Alla luce delle poche considerazioni espresse (il discorso completo sarebbe troppo lungo) si sarebbe portati a pensare che FB sia un fenomeno totalmente negativo, ma probabilmente così non è: è strumento e come tale non è mai negativo in sé  e per sé, ma lo diventa per l'uso che se ne può fare.
Io personalmente ritengo che per soddisfare il proprio ego siano più che sufficienti tutti gli altri mezzi che “internet” ci mette a disposizione e non vedo perché continuare ad utilizzare un “aggregatore” che porta più problemi che opportunità.
La possibile soluzione? Forse soltanto accettare quello che è FB e provare nel nostro piccolo a sensibilizzare gli altri sui problemi che pone.
Senza questa consapevolezza diventa inutile qualsiasi campagna informativa…(come questa, PostaConLaTesta)…

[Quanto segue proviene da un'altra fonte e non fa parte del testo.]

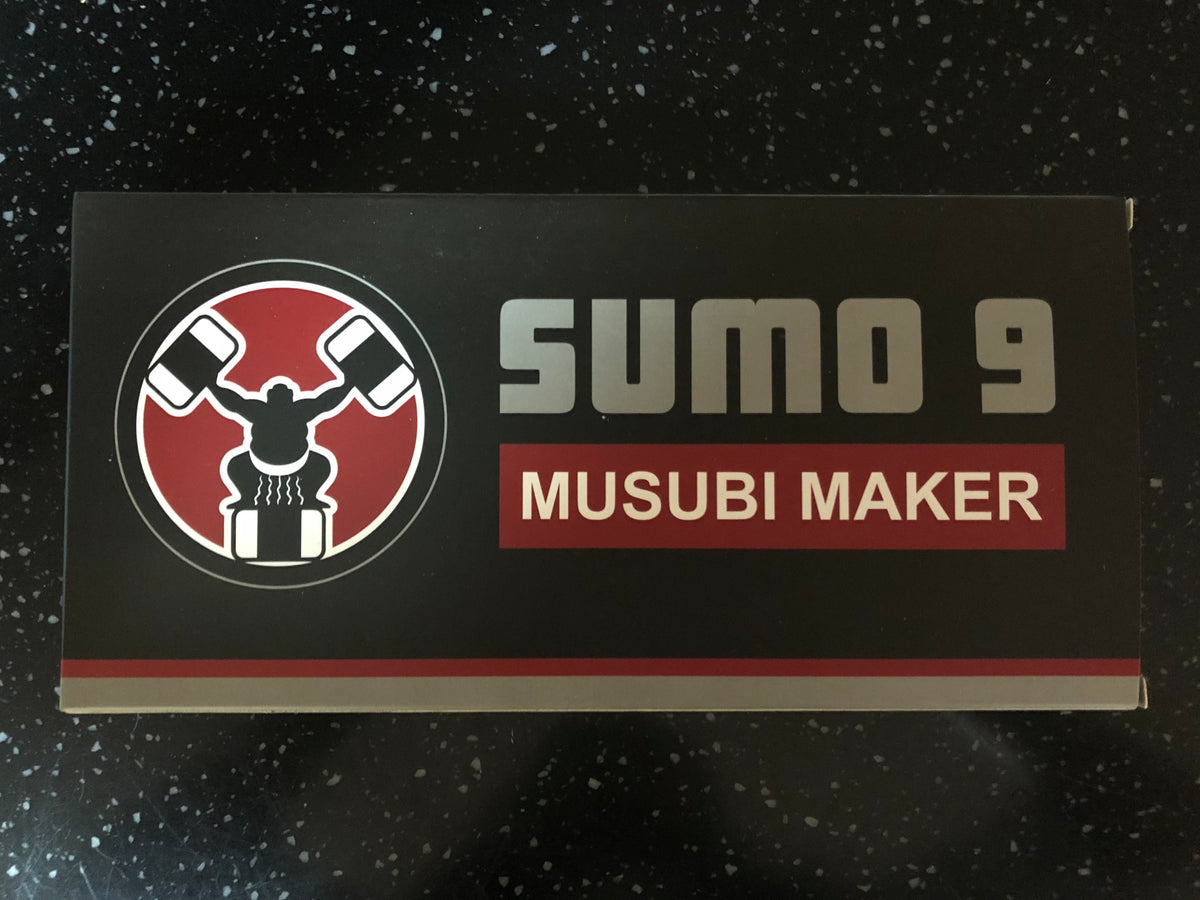 Sumo 9 Musubi Maker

Rimango dell’opinione che come tutti i mezzi di comunicazione vada utilizzato con molta, molta cautela, proprio per evitare – poi – di piangere sul c.d. “latte versato”.

E’ un problema che si estende ovviamente non solamente a FB, ma a tutte le altre forme di aggregazione; a mio parere dovrebbe anche essere inserita una modifica nella normativa italiana (e se fosse accettata a livello internazionale non sarebbe che una cosa buona), ovvero la possibilità per il soggetto che si ritenga “offeso” in qualche modo da comportamenti non conformi alla normativa italiana di avere accesso semplice ed immediato alle informazioni concernenti tali attività. Come ha scritto un mio illustre collega, “internet” deve essere libera, ma – aggiungo io – non deve essere vigliacca!